In the theater announcement below, what year is the production's story set in?

# Selection start

COMPANY : Blackwell Playhouse
VENUE : Blackwell Playhouse
ID# 3174

SHOWING : October 10, 2008 - November 01, 2008



The Blackwell Playhouse is proud to announce its production of Arthur Miller's classic "The Crucible". Set in the small town of Salem Massachusetts, this vastly moving story explores the struggle of one man with his conscience, and his eventual purification. Set in 1692, it was a time when paranoia, hysteria, and deceit gripped the Puritan towns of New England. The focus is on one community in particular that ignites and burns with accusations of hearsay, mass hysteria and retribution – vivid symbolism for today's world.

# Selection end
# Data rows start

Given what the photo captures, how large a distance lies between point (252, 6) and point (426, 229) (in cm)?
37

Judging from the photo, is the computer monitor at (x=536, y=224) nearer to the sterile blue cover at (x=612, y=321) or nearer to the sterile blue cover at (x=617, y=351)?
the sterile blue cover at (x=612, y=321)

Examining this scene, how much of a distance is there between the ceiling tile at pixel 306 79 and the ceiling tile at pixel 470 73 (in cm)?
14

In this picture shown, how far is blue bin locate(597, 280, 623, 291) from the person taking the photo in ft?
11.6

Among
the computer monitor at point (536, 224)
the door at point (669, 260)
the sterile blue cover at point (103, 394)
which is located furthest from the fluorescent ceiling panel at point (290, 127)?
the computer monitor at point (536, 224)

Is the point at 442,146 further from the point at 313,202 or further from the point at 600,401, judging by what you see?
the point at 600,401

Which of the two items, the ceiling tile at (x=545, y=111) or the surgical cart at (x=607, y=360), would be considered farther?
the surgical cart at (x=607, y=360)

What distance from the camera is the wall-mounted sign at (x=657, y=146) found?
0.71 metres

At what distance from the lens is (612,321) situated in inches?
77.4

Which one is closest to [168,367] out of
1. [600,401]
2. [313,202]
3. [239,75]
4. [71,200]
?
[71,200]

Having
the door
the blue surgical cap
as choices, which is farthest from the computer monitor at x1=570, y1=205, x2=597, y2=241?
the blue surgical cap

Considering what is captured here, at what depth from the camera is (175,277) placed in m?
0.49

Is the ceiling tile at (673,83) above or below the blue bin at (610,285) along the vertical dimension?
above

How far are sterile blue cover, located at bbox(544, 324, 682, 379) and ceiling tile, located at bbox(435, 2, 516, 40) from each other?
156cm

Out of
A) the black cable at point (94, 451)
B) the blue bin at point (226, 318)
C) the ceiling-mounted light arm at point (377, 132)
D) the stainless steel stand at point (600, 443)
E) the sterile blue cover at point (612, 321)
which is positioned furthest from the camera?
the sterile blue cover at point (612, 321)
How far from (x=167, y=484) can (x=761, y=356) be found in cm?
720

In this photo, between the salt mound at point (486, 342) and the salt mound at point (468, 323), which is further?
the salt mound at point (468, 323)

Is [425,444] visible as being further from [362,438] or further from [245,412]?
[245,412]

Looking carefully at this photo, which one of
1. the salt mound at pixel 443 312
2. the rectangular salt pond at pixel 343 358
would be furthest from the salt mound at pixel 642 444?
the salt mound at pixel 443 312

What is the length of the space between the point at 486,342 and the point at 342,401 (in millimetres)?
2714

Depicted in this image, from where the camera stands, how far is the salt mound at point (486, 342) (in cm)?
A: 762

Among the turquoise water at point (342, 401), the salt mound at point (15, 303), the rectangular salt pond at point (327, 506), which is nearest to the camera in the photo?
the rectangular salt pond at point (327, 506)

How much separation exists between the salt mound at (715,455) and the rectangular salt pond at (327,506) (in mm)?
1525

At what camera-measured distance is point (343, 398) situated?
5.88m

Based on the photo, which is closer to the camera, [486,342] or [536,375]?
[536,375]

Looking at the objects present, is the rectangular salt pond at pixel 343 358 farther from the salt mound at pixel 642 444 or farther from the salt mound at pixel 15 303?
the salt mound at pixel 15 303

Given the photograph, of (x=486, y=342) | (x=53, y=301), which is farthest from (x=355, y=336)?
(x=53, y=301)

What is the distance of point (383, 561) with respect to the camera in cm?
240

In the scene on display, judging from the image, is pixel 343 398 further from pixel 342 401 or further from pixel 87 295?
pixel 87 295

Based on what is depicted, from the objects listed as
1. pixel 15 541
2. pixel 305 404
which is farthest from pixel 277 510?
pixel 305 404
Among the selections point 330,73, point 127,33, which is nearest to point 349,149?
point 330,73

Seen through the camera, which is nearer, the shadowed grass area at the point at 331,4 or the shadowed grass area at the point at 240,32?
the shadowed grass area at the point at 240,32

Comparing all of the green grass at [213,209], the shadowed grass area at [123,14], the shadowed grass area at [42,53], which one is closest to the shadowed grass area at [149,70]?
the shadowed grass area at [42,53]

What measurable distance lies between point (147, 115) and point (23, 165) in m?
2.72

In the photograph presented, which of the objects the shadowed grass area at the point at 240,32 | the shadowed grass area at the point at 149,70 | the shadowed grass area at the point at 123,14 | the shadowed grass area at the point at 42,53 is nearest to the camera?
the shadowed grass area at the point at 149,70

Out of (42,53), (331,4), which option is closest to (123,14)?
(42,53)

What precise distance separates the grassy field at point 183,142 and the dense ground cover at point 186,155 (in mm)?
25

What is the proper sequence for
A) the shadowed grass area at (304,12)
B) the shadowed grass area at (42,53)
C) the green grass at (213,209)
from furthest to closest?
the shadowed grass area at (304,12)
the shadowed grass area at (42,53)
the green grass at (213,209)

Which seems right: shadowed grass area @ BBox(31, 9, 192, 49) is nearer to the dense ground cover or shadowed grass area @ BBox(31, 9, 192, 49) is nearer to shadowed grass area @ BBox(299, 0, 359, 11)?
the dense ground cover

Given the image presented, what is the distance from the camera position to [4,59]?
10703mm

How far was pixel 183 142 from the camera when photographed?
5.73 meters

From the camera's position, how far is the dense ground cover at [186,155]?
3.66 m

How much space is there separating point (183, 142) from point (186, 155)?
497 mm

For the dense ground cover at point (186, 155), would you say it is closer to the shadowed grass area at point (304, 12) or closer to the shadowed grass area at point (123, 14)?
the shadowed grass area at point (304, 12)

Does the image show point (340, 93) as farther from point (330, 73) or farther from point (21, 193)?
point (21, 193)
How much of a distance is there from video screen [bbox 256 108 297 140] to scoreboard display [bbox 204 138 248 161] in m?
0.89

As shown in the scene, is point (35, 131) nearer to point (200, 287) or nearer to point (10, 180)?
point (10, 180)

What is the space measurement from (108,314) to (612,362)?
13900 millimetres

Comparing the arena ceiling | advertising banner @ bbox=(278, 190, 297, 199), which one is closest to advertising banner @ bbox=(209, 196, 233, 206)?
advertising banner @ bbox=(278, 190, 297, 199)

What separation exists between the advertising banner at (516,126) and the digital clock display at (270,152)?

# Data rows end

## Task solution
1692